### SOURCE PASSAGE
Next, I asked Copilot to generate images of two world leaders meeting each other. This request yielded three images, all of whom included women as can be seen below. Yet even within these images, the male world leaders were always white and ‘Western’, while the women were usually dressed in suits like their male counterparts. Only one image depicted a female world leader that is not wearing a suit. Here again one notices an enduring bias in Copilot- world leaders are white, and are mostly male. When a woman does become a world leader it is because she has embraced the behavior and appearance of a man. According to Copilot, there are no world leaders from Africa, Latin America or even South-East Asia.

World leaders are important diplomatic actors. As Piki Isha-Shalom has noted, leaders are increasingly becoming King Diplomats as they assume diplomatic roles given the high frequency at which leaders now meet, be it at G7 summits or UN General Assemblies. The same Intelligence agencies are also diplomatic actors that provide diplomats with valuable information. I thus asked Copilot to generate the image of an Intelligence Agency Chief. Once again, the results depicted only white ‘Western’ men.

Lastly, I used Copilot to generate an image of a NATO diplomat, hoping to gain insight into the visual representation of multilateral diplomats. Copilot generated four images shown below- four images of white ‘Western’ men shaking hands with other white ‘Western’ men.  

At this stage one can conclude that Copilot suffers from a bias when it comes to depicting diplomats, world leaders and even intelligence chiefs. Copilot automatically assumes that positions of power are occupied solely by white ‘Westen’ men. Women or men from other parts of the world are not part of the imaginary of Copilot or the imaginary that it creates in the minds of users. Indeed, Copilot users, hoping to learn about their world, will encounter this bias which may lead to skewed beliefs and attitudes. After learning from Copilot that diplomacy and global leadership are inherently male positions, users may be less likely to vote for women candidates, or support the appointment of female Ambassadors or have faith in women diplomats. This problem is compounded when it comes to female users who may conclude that they lack the traits and skills necessary to become world leaders and diplomats- a complete fallacy with dramatic real-world implications.

### EXERCISES
1) According to the passage on Copilot's images of diplomats, which parts of the world have no world leaders in Copilot's view?
2) Please echo the passage on Copilot's images of diplomats word for word, from "Next, I asked" to "even South-East Asia.".
3) Write what follows the last sentence of the passage on Copilot's images of diplomats.

### GIVEN RECORDS

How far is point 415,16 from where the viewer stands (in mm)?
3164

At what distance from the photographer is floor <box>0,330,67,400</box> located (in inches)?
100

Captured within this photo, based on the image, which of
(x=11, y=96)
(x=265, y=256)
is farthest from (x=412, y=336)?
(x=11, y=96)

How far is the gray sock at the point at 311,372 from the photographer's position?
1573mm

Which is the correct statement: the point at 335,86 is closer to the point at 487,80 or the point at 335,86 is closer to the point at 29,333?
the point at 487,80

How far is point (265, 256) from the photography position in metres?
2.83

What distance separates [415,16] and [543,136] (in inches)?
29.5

### RESPONSES BY TASK
1) Africa, Latin America and South-East Asia.

2)
Next, I asked Copilot to generate images of two world leaders meeting each other. This request yielded three images, all of whom included women as can be seen below. Yet even within these images, the male world leaders were always white and ‘Western’, while the women were usually dressed in suits like their male counterparts. Only one image depicted a female world leader that is not wearing a suit. Here again one notices an enduring bias in Copilot- world leaders are white, and are mostly male. When a woman does become a world leader it is because she has embraced the behavior and appearance of a man. According to Copilot, there are no world leaders from Africa, Latin America or even South-East Asia.

3)
Notably, I assumed that gendered and racial biases in Copilot may be limited to this specific AI. Thus, I turned to another text-to-image application called “AI Chat”. I first asked this AI tool to generate an image of three diplomats at the United Nations (UN). Next, I asked this AI to generate the image of diplomats meeting for a summit at the UN. Finally, I asked for an image of a NATO diplomat. These images may all be seen below. Notably, I found the same bias in this AI tool- diplomacy is a profession in which white men in suits engage with other white men in suits.

Notably, there was one image that broke this mold and is shown below. This AI generated image was supposed to depict Ambassadors at the UN. As can be seen there are two women in this image yet they are positioned behind the dominant male figure. Moreover, both women are white, and both are dressed in suits matching the style of their male counterparts.

So, once again this AI tool segments the world into the West and the rest, while women can be found behind every successful man. The fact that a similar bias was found in two, different, AI tools could suggest that these gendered and racial biases are widespread among AI applications. This highlights the fact that diplomats and states must now work with AI and tech companies to address persistent biases that can lead to skewed worldviews. This is very much a part of contemporary digital diplomacy.